Menkîbeler
Abdüllatif Uyan / abdullatif.uyan@tg.com.tr


Sözümü dinler misin?
30.11.2008

Behâeddîn-i Buhârî hazretleri, bir gün bir evde bâzı talebesiyle sohbet ediyordu.
Vakit, akşam üzeriydi.

Âniden sohbeti kesip, Molla Necmeddîn adlı talebesine dönüp sordu:
- Sana bir şey söylesem yapar mısın?
- Yaparım hocam.

- Günah iş söylesem de yapar mısın?
- Nasıl günah hocam?

- Meselâ hırsızlık yapmanı istesem, yapar mısın?

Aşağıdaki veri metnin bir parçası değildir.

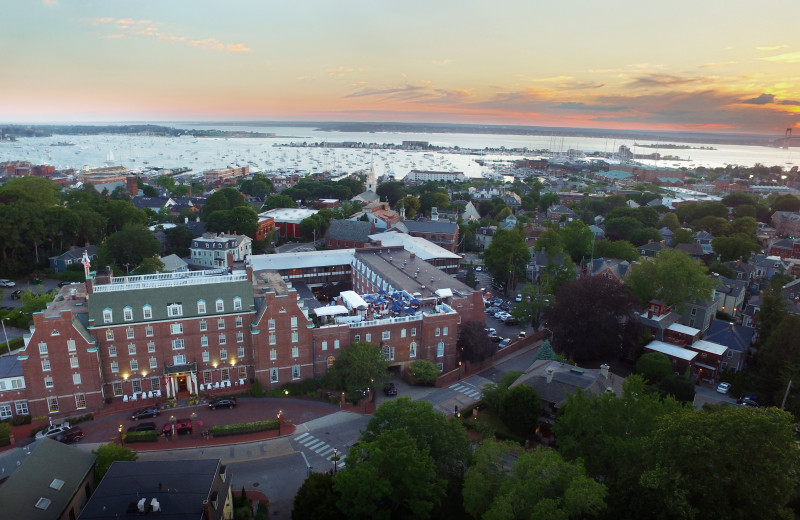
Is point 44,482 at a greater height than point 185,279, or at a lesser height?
lesser

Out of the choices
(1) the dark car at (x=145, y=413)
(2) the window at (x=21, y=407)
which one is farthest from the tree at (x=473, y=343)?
(2) the window at (x=21, y=407)

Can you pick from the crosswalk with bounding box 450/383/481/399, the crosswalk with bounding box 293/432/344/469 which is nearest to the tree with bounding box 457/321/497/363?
the crosswalk with bounding box 450/383/481/399

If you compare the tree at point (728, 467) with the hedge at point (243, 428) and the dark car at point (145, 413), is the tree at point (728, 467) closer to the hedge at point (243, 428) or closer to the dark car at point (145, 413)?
the hedge at point (243, 428)

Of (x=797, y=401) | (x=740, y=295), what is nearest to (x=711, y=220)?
(x=740, y=295)

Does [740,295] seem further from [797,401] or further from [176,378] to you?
[176,378]

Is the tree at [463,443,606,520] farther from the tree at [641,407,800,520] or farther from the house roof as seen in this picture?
the house roof

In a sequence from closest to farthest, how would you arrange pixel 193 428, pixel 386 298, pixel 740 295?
1. pixel 193 428
2. pixel 386 298
3. pixel 740 295
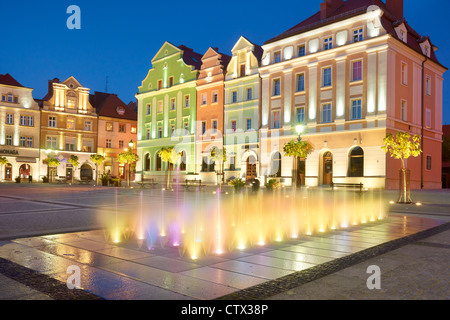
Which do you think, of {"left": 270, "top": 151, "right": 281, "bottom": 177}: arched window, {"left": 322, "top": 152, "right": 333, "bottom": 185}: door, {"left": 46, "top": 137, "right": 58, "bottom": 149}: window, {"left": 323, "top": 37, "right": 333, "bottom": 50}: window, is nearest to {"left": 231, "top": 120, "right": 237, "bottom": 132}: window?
{"left": 270, "top": 151, "right": 281, "bottom": 177}: arched window

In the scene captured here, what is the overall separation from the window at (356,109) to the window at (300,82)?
5741 mm

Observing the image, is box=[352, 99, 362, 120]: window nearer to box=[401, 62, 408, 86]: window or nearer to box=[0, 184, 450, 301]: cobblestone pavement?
box=[401, 62, 408, 86]: window

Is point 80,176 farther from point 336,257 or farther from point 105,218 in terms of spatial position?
point 336,257

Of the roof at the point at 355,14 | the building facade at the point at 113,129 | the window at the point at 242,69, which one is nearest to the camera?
the roof at the point at 355,14

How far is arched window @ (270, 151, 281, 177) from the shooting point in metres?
39.6

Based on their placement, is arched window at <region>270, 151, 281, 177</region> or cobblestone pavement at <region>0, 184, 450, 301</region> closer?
cobblestone pavement at <region>0, 184, 450, 301</region>

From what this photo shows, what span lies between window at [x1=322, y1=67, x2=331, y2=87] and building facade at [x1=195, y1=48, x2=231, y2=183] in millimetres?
13647

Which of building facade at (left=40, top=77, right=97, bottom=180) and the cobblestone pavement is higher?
building facade at (left=40, top=77, right=97, bottom=180)

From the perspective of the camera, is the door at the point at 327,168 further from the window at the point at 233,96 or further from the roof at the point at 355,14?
the window at the point at 233,96

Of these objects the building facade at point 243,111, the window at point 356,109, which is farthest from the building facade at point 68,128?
the window at point 356,109

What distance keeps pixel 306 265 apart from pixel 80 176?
60371 millimetres

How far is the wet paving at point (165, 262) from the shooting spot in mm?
4980

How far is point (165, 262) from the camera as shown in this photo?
6.43m

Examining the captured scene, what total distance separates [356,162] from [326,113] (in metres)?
5.61
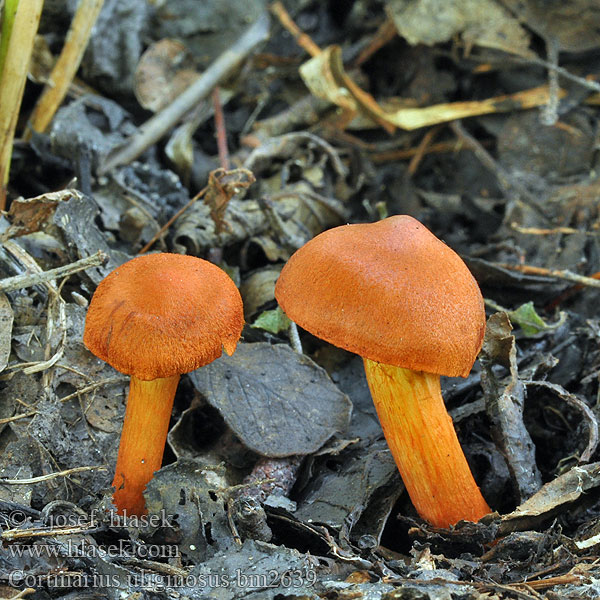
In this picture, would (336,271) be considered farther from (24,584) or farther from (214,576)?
(24,584)

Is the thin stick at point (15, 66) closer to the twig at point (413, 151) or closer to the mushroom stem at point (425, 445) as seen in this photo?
the mushroom stem at point (425, 445)

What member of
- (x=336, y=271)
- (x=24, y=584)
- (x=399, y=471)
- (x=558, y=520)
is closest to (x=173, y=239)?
(x=336, y=271)

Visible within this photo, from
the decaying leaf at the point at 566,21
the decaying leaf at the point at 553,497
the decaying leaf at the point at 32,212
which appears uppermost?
the decaying leaf at the point at 566,21

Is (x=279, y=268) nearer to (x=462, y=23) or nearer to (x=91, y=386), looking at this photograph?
(x=91, y=386)

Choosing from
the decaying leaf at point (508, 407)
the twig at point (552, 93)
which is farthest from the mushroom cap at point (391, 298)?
the twig at point (552, 93)

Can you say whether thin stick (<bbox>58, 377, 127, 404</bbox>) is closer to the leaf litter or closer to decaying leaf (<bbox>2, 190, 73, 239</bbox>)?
the leaf litter

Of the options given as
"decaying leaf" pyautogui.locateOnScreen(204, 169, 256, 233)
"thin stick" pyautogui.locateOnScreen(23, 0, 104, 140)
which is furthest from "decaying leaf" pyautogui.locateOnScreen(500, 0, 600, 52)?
"thin stick" pyautogui.locateOnScreen(23, 0, 104, 140)

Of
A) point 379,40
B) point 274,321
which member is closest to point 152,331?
point 274,321

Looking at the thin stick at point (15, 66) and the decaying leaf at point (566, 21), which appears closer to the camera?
the thin stick at point (15, 66)
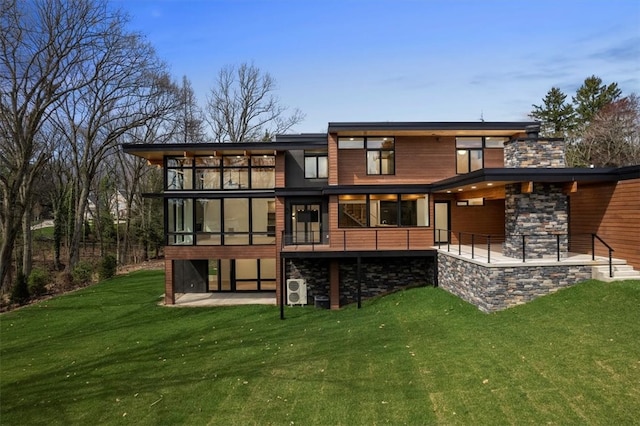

Molla Necmeddîn, durdu, düşündü ve;
- Mâzur görün hocam, yapamam, dedi.
Böylece îtiraz etti hocasına.

Büyük Velî bir başka talebesine sordu:
- Sen yapar mısın evlâdım?
- Yaparım hocam.

- Hırsızlık da olsa yapar mısın?
- Yaparım efendim.

- Pekâlâ, şu karşıda gördüğün mütevâzı ev var ya.
- Evet hocam.

- O eve git. Duvardan atlayıp içeri gir. Odanın köşesinde bir torba altın olacak, onu al bize getir.

Genç talebe;
- Başüstüne hocam, dedi.

Ve fırlayıp gitti o eve.
O altınları getirdi hocasına.

Ancak diğer talebeler çok merak etmişlerdi bunun hikmetini.
Nihâyet sabah oldu.

Aynı talebeye o altınları vererek;
- Al bunları, götürüp ev sahibi yaşlı kadına teslim et. Merak ederse, "Bu gece hırsız girip çalacaktı bu altınları. Biz, onlardan önce davranıp kurtardık" dersin, buyurdu.

Delikanlı yine;
- Baş üstüne hocam, dedi.
Ve emri getirdi yerine.

Büyük Velî, sözünü dinlemeyen Molla Necmeddîne dönüp;
- Eğer "Peki" deyip sözümü dinleseydin, sana pekçok gizli şeyler âşikâr olacaktı, buyurdu. Fakat ne yapayım ki, nasîbin yokmuş.